Nos sentamos en el único lugar donde no encontramos espinas. Ni siquiera teníamos una manta o algo que se le pareciera para apoyar nuestros culos, pero sí habían traído el equipo de mate que miraba desconfiado porque había un solo mate para tomar y éramos tres. De todos modos, venía a fumar porro, no a tomar mate. Guadalupe me paso el faso y le di varias pitadas antes de pasárselo. Tosí mirando a la laguna, tiré piedras contra ese pozo inmundo  como dándole entender que lo odiaba. Gisela se acercó a la orilla con un palito mientras golpeaba a un sapo hinchado que yacía muerto flotando a los costados. Observé esa imagen muy atento, concentrado en el pobre bicho hinchado. Guadalupe me alcanzó un mate y lo tomé. Ya casi en silencio, drogados y los tres mirando al pobre sapo que se escapaba flotando de nuestras vistas. Gisela rompió el silencio. El silencio atroz que se esmeraba en acogernos.

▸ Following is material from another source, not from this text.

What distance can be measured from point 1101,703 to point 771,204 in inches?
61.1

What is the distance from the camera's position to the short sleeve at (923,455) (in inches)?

—¿Cómo están tus viejos? —.  Largué el humo demoledor por mis orificios nasales. El pobre sapo se hundía y el calor del sol radiante se esfumaba. Les fui sincero y sin muchas vueltas.

—Los maté. 

Guadalupe que cebaba con una paz infinita, levantó la vista y dijo: 

—¿Otro mate?

  —Los maté— le respondí —. Dame otro mate de paso.

Se miraron perplejas entre las dos. Se agarraron de las manos. Me acercó el mate con tanto temblor que me dio miedo de que a Guadalupe le haya agarrado el Parkinson.